Fortunately, I think Paul now knows we’re regulars and treats us accordingly. Though still quick on the phone, he’s genuinely polite now. And when we come in for pickup, we almost always return with a complimentary two liter bottle of soda and some fresh jalapeno peppers he throws in for the heck of it. But most importantly, the man continues to make the best damn pizzas and cold cut subs this side of town. Paul is the boss, and so is his pizza.

7 thoughts on “No Pizza For You!”

  1. He isn’t the only one. Try going to Sushi Nozawa in Sherman Oaks sometime. It is the best traditional sushi restaurant in Southern California, but Nozawa-san leaves something to be desired in the hospitality department. His “Today’s Specials” sign merely says “trust me”, and he will take your sushi away if you do not eat it in a very timely fashion.

  2. I have to tell you: Paul LOVES me! I always pick up my pizza, and he even calls me on my cell phone when it’s ready. Plus, he gives me all the to-go pepper flakes I can carry. I pray I never witness his dark side.

  3. Mr Hooks: I’ve heard of Sushi Nozawa, but haven’t eaten there yet. My favourite in that area is Katsu in Studio City (its been ages since I was there, so I don’t know if its even still open). I’m actually fond of sushi nazis because I’ve seen way too many Americans swishing their wasabi and asking for california rolls and think they know how to properly eat sushi. A meal “omakase” style (chef’s choice) is the best way to eat sushi anyhow, so if you can afford his “Today’s Special”, you should indeed trust him :D

    Bronwyn: Yeah, Paul gives us the personal call on our home and cell phones too, so we’re happy to be on his good side. I make sure I just don’t make the man wait, cuz I think that’s a pet peeve of his. Call, order with all my info ready beforehand, and come promptly for pickup….that makes for a happy Paul!

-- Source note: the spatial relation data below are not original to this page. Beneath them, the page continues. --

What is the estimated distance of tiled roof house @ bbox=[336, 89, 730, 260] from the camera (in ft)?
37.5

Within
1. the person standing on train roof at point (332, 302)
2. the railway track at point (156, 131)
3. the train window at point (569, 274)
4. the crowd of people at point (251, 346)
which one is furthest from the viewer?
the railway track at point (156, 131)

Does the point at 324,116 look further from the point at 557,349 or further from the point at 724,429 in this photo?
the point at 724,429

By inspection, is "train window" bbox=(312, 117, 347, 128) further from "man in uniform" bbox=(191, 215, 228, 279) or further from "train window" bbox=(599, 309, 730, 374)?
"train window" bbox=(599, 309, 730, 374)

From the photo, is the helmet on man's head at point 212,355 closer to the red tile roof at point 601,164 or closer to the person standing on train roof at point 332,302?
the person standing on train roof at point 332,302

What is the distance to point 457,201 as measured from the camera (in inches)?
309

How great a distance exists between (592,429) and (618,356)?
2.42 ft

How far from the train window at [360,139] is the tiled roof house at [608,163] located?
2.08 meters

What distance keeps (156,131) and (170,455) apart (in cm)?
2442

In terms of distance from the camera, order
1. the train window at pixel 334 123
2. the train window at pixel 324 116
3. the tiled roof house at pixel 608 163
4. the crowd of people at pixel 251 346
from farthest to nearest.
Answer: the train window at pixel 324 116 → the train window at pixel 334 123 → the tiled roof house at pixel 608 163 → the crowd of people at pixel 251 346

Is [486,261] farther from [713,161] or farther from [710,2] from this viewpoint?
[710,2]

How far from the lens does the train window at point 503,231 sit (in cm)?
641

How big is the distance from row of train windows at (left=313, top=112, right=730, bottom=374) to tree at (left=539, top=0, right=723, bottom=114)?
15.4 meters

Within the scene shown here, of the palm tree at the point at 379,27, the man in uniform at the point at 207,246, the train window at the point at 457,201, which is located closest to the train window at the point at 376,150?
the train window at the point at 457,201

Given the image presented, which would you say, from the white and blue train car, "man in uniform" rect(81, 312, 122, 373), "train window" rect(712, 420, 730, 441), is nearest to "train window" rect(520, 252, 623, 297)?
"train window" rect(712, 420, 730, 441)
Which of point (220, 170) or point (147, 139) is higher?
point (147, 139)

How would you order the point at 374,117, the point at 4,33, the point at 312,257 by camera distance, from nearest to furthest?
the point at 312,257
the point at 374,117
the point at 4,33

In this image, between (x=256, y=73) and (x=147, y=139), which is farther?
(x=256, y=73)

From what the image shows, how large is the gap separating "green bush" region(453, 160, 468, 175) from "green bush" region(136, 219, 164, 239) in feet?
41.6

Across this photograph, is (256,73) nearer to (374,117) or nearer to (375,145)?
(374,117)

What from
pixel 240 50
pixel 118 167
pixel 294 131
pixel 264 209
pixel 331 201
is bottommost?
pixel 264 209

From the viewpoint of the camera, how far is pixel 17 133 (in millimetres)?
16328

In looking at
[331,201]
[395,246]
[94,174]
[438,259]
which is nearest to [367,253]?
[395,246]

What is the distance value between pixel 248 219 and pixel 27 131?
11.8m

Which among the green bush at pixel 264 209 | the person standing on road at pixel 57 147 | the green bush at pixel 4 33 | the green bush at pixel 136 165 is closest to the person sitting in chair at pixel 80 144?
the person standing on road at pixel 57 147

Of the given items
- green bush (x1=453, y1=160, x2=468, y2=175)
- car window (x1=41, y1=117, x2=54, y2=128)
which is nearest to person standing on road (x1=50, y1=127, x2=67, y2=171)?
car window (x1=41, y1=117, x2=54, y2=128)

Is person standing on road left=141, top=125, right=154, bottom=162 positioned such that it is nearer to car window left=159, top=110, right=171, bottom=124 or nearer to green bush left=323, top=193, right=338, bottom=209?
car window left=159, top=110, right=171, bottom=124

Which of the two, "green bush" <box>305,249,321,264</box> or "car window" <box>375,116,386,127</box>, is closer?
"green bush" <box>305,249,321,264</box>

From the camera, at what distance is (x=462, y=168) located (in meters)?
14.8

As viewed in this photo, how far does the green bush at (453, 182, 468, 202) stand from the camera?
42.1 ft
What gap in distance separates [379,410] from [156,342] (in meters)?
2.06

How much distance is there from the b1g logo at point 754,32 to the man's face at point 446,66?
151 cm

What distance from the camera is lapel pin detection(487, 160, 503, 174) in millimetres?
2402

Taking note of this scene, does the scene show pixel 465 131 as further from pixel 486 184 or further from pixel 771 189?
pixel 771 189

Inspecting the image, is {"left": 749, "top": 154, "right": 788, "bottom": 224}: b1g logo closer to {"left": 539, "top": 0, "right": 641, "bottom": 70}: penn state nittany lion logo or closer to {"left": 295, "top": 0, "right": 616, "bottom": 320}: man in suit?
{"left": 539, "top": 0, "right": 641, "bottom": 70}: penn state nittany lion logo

  4. I live near Orange County, so it’s a long haul for me to go to Nozawa. Plus, omakase there is expensive. :) I usually go to Sushi Shibucho in Costa Mesa, near Triangle Square. Almost as good as Nozawa, at about half the price for omakase. And Shibutani-san is super nice too, though he will instruct you on how to properly eat each type of sushi he makes for you (just ask Koga, aka Mr. Sushi Faux Pas :D ).

    Note, Shibucho in Costa Mesa is not affiliated with Shibucho in Beverly Hills. Shibutani-san sold the BH restaurant years ago.

    I’ve also heard good things about Katsu. It might be part of the Sushi Roku empiire, not sure. If so, it’s in pretty good company.

  5. The sushi situation is universal. As an LA transplant now living in Nashville, I can tell you about a place here called Sam’s Sushi. Sam, whose name isn’t Sam but who won’t tell you his name because you’ll screw it up, has a good racket of kicking his lunch-time customers out after twenty minutes. God help you if you finish and attempt to sit with an empty plate. At the same time, its the best, cheapest sushi in town.

  6. Ahh, Vito’s- I used to work there for a brief time, and they have closed down temporarily, as previously scheduled, to remodel and double the size of the restaurant, as well as to apply for a liquor liscense. Unfortunately that job did not work out as, too frequently, I would find myself waiting outside for Vito to roll out of bed & come down, hung over, from his upstairs apartment to open the door. One rainy day I finally tired of waiting and got an office job that pays 3 times as much. But it was a fun place to work while it lasted. I sort of miss blasting the Who on the radio and drooling over the hot chef Vittorio. Yummy. Long live Vito’s.